▶ **Work to complete**
1) Decide whether each statement below agrees with the text on Northern epilepsy, answering yes or no and quoting the words of the text that settle it. (a) Northern epilepsy belongs to the disorders also known as Batten disease. (b) Being a carrier of the sickle cell trait gave greater resistance to malaria. (c) The writer is half French.
2) Transcribe part of the text on Northern epilepsy below. Begin at the words that contain "I would identify", and stop after "those of Finnish ancestry.".

··· Supplied text ···

Northern Epilepsy Among the Finnish

I would identify myself with the Caucasian race. I know that I am half Finnish, a quarter French and remaining quarter is a mix between British and American Indian. I chose the disease called Northern epilepsy, it is one of a group of disorders known as neuronal ceroid lipofuscinoses (NCLs), which are also known as Batten disease. This particular group appears to affect only people of Finnish ancestry. Northern epilepsy is considered to be 1 of around 40 Finish Heritage Diseases — that is unique to those of Finnish ancestry.

Banergee & Hauser (2007)

Accessed July 11 http://www.acnr.co.uk/2013/06/epilepsy-in-the-elderly/

There is definitely a relationship between race, genetics, and health. All races have had to adapt to their unique environment in a multitude of ways. Some adaptions can be large and noticeable like animal husbandry and farming practices and some not so noticeable down to the cellular level like with single mutations on certain genes. Many adaptions, in regards to genetics, are to perpetuate the species and carry the adaptions to the following generations. Race, genetics, and health are all intertwined with each having an effect on the other. Some more so than others. Survival of the fittest anyone? Like the example in class about sickle cell anemia, there was a selective advantage of being carriers, or heterozygotic, for the trait because it provided increased resistance to malaria which was killing much of the population off. This selective advantage led to the increased likelihood (1 in 4) that children were going be born with both mutated copies from mom and dad and be affected with SCA.

··· Entries provided ···

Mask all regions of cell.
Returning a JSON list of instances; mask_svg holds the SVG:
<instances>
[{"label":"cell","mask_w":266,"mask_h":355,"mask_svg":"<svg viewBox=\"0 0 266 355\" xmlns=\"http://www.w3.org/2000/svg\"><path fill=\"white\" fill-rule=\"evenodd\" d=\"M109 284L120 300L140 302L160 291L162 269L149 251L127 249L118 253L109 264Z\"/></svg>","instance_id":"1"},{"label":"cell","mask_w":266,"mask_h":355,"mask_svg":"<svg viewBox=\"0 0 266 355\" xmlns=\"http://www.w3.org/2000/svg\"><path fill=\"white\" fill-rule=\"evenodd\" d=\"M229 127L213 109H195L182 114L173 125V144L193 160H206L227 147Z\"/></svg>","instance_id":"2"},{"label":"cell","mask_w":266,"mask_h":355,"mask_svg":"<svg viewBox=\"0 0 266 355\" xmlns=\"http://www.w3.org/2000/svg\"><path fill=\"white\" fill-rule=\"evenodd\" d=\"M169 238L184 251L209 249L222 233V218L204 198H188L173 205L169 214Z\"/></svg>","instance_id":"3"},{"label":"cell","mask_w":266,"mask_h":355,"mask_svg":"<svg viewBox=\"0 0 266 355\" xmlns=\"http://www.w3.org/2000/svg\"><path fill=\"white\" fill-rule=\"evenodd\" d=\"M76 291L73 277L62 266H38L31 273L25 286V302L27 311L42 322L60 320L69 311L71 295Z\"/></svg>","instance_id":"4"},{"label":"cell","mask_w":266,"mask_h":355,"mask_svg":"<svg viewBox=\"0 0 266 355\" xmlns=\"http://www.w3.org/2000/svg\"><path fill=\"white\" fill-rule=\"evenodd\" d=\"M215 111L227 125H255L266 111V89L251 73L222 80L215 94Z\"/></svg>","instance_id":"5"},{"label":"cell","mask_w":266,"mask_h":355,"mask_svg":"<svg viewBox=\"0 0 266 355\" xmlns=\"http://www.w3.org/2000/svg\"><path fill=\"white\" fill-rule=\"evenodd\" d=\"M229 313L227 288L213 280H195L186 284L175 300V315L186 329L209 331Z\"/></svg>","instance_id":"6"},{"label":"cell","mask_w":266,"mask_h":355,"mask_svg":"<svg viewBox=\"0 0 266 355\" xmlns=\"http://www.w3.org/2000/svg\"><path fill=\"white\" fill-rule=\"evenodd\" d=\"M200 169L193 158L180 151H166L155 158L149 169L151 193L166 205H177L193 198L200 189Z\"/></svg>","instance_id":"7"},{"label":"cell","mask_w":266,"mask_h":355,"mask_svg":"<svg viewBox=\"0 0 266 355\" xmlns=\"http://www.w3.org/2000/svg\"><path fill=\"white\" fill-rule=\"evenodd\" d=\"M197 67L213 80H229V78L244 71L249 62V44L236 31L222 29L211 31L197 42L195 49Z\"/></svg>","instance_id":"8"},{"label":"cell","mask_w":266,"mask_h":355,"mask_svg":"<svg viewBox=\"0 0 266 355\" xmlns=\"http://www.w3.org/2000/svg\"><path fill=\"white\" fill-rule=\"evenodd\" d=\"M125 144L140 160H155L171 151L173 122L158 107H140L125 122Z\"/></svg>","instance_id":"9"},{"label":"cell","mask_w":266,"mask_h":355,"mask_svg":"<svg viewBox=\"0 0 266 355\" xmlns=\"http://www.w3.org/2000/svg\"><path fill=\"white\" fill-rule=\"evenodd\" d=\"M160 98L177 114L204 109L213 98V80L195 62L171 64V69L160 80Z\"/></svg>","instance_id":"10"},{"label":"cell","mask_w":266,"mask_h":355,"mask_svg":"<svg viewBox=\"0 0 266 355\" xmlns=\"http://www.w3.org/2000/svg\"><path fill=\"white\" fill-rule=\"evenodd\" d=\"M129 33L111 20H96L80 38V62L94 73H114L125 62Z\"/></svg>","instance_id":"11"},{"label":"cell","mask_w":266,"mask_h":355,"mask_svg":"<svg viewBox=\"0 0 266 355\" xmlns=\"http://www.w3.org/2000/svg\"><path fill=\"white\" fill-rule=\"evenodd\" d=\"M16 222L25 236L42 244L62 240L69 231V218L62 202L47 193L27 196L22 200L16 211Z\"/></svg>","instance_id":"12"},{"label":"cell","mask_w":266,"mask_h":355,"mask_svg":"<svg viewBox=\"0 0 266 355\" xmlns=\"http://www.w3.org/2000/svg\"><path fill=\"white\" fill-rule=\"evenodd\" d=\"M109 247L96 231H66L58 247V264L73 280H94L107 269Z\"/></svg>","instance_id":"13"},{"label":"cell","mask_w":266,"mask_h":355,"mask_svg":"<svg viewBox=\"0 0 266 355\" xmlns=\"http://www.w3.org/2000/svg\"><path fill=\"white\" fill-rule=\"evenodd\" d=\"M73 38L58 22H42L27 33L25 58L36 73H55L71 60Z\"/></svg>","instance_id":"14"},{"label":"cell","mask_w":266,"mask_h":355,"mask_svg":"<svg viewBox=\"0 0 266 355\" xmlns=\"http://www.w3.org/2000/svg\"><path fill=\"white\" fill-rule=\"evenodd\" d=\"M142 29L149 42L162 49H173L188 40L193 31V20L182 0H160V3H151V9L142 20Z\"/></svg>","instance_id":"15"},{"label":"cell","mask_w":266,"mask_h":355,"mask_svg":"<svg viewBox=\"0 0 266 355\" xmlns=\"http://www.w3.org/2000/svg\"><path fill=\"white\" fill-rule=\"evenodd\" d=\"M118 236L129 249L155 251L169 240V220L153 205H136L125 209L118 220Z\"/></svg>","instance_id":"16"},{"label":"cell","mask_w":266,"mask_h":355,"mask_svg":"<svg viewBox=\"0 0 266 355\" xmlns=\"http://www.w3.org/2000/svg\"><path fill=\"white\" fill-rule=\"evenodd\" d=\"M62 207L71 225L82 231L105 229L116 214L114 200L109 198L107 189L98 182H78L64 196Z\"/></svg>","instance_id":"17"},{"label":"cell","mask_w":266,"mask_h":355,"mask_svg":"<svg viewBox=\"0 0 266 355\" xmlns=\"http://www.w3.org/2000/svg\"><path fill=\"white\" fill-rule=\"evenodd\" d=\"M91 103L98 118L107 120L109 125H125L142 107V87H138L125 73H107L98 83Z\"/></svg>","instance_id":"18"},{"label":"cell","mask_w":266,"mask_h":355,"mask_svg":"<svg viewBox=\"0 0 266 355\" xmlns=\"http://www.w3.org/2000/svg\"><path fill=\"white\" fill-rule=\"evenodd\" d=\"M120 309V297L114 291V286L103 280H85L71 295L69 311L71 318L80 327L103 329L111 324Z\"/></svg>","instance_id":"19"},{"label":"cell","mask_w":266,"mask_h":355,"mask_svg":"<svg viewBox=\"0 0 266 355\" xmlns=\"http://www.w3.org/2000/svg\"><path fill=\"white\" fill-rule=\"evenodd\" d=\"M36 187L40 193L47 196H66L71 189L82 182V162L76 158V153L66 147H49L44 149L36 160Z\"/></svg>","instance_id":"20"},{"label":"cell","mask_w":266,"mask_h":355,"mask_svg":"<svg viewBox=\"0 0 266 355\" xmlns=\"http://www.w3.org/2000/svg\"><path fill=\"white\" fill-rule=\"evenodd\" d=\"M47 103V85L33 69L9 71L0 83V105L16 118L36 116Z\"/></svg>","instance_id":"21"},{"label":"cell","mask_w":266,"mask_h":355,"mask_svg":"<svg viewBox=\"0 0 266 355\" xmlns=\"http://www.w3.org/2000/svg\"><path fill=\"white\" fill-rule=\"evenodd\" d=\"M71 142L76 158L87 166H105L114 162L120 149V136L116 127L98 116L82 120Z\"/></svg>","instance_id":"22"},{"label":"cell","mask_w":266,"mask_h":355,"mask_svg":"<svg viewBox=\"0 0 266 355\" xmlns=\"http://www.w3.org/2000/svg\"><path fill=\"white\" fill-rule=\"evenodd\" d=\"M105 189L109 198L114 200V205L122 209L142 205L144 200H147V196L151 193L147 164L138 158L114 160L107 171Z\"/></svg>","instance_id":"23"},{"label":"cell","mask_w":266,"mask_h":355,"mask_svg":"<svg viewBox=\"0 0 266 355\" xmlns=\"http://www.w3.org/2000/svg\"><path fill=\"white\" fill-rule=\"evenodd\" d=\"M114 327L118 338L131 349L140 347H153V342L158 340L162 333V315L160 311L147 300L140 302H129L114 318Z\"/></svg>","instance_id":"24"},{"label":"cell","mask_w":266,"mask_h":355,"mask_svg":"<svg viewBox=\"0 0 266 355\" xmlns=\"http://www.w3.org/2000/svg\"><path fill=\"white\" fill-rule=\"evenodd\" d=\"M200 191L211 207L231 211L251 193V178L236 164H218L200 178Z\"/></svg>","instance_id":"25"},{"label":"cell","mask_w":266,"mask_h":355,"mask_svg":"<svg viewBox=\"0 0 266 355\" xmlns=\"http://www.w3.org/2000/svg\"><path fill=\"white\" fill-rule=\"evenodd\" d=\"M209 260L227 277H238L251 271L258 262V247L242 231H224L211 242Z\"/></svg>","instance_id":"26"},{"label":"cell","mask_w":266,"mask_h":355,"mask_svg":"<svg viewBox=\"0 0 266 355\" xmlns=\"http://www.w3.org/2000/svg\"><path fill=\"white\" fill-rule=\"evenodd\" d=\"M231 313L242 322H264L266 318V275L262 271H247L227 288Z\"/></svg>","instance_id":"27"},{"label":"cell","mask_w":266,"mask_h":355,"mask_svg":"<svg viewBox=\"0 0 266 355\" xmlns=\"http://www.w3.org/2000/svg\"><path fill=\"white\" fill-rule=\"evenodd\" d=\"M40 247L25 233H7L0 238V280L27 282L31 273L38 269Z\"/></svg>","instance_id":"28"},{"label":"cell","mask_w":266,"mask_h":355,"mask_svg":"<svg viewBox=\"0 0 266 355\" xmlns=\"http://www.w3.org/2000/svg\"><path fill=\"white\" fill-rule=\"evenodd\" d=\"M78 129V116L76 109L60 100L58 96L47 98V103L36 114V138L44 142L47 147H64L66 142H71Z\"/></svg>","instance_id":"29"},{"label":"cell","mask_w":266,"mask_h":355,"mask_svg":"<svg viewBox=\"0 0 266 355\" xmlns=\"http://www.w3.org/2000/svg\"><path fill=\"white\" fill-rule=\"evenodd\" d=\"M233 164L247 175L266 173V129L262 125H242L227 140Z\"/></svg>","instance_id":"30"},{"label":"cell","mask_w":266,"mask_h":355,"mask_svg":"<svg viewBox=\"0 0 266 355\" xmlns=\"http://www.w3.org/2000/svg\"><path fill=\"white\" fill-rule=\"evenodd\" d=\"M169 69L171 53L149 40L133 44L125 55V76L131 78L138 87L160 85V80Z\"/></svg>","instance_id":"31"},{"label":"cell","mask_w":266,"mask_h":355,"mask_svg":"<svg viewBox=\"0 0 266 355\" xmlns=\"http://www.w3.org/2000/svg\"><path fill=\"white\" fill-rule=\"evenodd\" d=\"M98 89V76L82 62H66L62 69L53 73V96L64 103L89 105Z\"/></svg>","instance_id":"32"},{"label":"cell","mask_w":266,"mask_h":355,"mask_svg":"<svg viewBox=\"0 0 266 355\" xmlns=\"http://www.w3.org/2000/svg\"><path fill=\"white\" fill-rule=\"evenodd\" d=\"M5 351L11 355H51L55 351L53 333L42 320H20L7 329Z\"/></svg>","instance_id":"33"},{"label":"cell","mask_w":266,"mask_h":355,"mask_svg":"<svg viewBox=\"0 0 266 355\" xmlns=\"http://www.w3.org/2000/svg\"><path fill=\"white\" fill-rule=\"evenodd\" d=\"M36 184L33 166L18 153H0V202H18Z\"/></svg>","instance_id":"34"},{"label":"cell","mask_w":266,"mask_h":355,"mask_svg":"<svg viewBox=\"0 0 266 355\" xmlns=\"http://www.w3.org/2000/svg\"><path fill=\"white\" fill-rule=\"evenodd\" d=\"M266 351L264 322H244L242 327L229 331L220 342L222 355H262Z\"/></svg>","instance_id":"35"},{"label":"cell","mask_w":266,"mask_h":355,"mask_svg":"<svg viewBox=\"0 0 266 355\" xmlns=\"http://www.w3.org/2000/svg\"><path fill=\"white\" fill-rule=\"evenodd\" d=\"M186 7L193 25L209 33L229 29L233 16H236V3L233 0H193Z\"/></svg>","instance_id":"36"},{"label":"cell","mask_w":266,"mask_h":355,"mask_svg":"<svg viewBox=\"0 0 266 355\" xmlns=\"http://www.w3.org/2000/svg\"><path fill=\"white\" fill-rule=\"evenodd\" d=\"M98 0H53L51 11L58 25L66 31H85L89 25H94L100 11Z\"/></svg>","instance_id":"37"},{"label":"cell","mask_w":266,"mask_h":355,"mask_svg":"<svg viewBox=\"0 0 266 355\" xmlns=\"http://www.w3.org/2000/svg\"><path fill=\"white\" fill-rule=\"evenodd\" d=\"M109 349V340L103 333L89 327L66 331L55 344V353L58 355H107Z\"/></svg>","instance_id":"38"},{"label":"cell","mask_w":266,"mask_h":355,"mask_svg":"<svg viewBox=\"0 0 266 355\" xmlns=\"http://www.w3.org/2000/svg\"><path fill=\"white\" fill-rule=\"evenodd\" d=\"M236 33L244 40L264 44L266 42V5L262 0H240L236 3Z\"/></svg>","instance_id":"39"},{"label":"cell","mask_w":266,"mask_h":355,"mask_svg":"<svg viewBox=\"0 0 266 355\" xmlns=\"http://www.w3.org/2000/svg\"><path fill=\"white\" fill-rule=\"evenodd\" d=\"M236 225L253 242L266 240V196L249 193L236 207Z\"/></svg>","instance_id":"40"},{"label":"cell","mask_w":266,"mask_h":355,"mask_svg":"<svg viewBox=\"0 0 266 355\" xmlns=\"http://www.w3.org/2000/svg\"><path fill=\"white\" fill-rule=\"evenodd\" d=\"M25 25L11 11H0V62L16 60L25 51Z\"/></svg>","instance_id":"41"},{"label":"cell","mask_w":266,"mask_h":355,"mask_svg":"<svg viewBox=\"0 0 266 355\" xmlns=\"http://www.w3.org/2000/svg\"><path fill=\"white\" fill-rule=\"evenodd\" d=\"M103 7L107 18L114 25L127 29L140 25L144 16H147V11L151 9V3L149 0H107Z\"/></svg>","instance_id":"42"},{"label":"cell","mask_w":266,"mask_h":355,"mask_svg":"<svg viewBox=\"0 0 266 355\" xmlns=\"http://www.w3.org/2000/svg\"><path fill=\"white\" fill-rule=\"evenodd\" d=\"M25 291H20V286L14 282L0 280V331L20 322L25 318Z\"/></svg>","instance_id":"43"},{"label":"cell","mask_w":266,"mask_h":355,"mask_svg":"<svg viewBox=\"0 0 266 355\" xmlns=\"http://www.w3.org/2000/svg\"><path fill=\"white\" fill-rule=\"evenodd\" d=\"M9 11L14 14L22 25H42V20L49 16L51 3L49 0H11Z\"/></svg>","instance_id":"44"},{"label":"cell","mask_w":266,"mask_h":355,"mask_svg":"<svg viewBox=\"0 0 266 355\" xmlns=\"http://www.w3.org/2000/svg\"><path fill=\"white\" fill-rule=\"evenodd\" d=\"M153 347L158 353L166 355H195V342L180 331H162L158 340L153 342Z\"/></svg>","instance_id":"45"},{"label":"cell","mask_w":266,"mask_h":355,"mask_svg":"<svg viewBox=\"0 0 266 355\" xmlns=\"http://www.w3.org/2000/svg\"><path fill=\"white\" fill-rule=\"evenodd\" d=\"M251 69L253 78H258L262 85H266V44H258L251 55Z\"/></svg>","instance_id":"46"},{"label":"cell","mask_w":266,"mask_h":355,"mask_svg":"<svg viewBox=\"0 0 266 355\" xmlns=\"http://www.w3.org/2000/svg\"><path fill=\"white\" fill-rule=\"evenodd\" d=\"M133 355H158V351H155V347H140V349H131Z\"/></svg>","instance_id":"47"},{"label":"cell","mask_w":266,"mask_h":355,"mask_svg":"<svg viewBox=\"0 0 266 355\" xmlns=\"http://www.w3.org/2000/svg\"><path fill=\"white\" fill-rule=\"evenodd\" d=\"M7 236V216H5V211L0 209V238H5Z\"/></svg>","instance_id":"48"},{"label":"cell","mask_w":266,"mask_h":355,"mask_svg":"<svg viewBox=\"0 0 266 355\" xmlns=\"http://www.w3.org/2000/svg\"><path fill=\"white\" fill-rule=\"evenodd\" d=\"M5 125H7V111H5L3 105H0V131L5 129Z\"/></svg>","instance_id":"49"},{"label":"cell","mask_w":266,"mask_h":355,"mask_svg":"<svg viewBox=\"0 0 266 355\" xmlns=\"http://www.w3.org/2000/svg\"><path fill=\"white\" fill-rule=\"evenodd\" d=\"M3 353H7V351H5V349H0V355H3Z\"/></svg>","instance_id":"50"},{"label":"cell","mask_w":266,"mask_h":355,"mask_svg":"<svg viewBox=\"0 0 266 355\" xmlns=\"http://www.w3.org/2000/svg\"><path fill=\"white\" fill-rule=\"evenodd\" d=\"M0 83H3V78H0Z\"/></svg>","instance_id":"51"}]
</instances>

···

▶ **Task solutions**
1)
(a) Yes: "it is one of a group of disorders known as neuronal ceroid lipofuscinoses (NCLs), which are also known as Batten disease"
(b) Yes: "it provided increased resistance to malaria"
(c) No: "I know that I am half Finnish, a quarter French"

2)
I would identify myself with the Caucasian race. I know that I am half Finnish, a quarter French and remaining quarter is a mix between British and American Indian. I chose the disease called Northern epilepsy, it is one of a group of disorders known as neuronal ceroid lipofuscinoses (NCLs), which are also known as Batten disease. This particular group appears to affect only people of Finnish ancestry. Northern epilepsy is considered to be 1 of around 40 Finish Heritage Diseases — that is unique to those of Finnish ancestry.